En Venezuela, ensayo sobre la descomposición, José Natanson sostiene que de todos los gobiernos de izquierda que pasaron por América Latina en los últimos años, el de Venezuela es el único que intentó llevar adelante el cambio más radical pero, a la vez, es también el ejemplo “que fracasó más radicalmente”. Para demostrarlo, Natanson da cuenta del proceso de declive de la Revolución Bolivariana, enfocado desde diferentes ángulos: una crisis económica inédita en la historia del capitalismo, que redujo el PBI a un cuarto de lo que era y expulsó a siete millones de personas a un doloroso exilio; una catástrofe social, que convirtió al país del Socialismo del Siglo XXI en uno de los más desiguales de la región; y un giro autoritario que mostró su máxima expresión en estos violentos días.
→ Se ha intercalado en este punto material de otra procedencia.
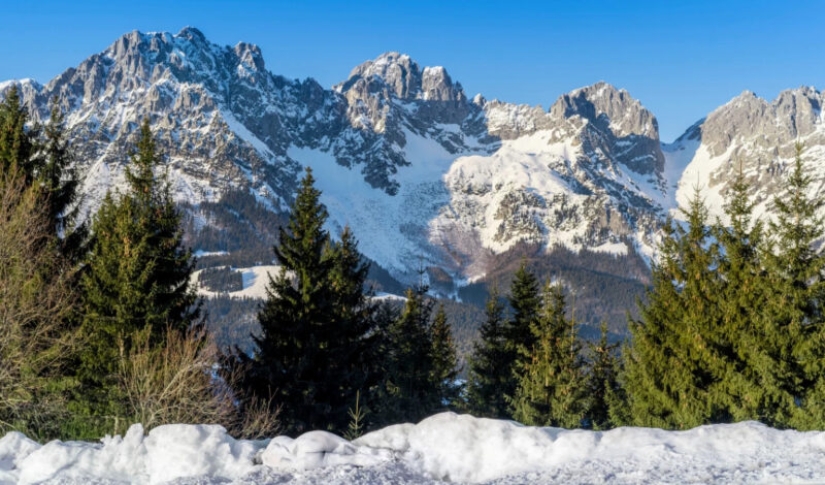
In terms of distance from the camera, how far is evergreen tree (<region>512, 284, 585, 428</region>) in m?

Politólogo, periodista y director de Le Monde Diplomatique, Natanson también demuestra en este valiente ensayo –que no fue escrito desde la derecha–, cómo las distintas expresiones de las Fuerzas Armadas venezolanas han logrado favorecerse de un Estado prebendario para cooptar en los últimos años millonarios negocios vinculados al petróleo, que fueron adjudicados de manera espúrea y se mantienen bajo un turbio y estricto control, alejado de la necesidad de rendir cualquier tipo de cuentas y fiscalización. Militares y corrupción. ¿Es posible que alguien de izquierda pueda justificar semejante alquimia inmoral?

Son momentos cruciales para la izquierda latinoamericana, está dicho. Pero mientras algunos líderes de izquierda permanecieron en silencio durante largos y amargos días (el brasileño Lula da Silva, la argentina Cristina Kirchner, el colombiano Gustavo Petro) y otros trastabillaron (el mexicano Manuel Andrés López Obrador, el boliviano Evo Morales), hubo una voz que se diferenció para cuestionar a la izquierda desde la izquierda: el chileno Gabriel Boric. El más joven presidente latinoamericano, encarnó los valores que Mariátegui exigía para despejar cualquier atisbo de confusión: a la izquierda se la defiende desde la izquierda.

Lo de Boric no sorprende, porque ya se había pronunciado anteriormente para marcar algún desacuerdo en torno a distintos tipos ideales de izquierda que provocan amnesia en esa misma izquierda: Rusia, Nicaragua y la siempre tabú Cuba. Es que Boric empezó a militar siendo un joven estudiante en Izquierda Autónoma, un espacio político que nació en las universidades para reaggiornar a la izquierda chilena. De raíz socialista, e influenciada por el pensamiento de Antonio Gramsci, la Izquierda Autónoma chilena se actualizaba y se autoproclamaba feminista, ambientalista, defensora de los derechos humanos y de las minorías sexuales. Una izquierda para el nuevo milenio; una izquierda tolerante con las diferencias y, fundamentalmente, democrática.

Se trata de una izquierda moderna y con convicciones, que se presenta sin las férreas ataduras geopolíticas de la Guerra Fría y, de esa forma, poder escapar del escenario fosilizado del siglo pasado, que fue, claro está, establecido por y para el beneficio de ambos imperios. Un panorama añejo y binario que ofrecía (y para algunos sigue ofreciendo) un juego de mundo bipolar que divide a todos los actores políticos en buenos y malos, sin importar los matices y según correspondan los intereses. Un paradigma más propio de la verticalidad que de la ideología, más cerca de la obediencia y la subordinación que de la integridad y la moral.

Una izquierda que, en definitiva, rinde homenaje a Mariátegui. El que exigió a la izquierda ser siempre de izquierda. Para nunca claudicar.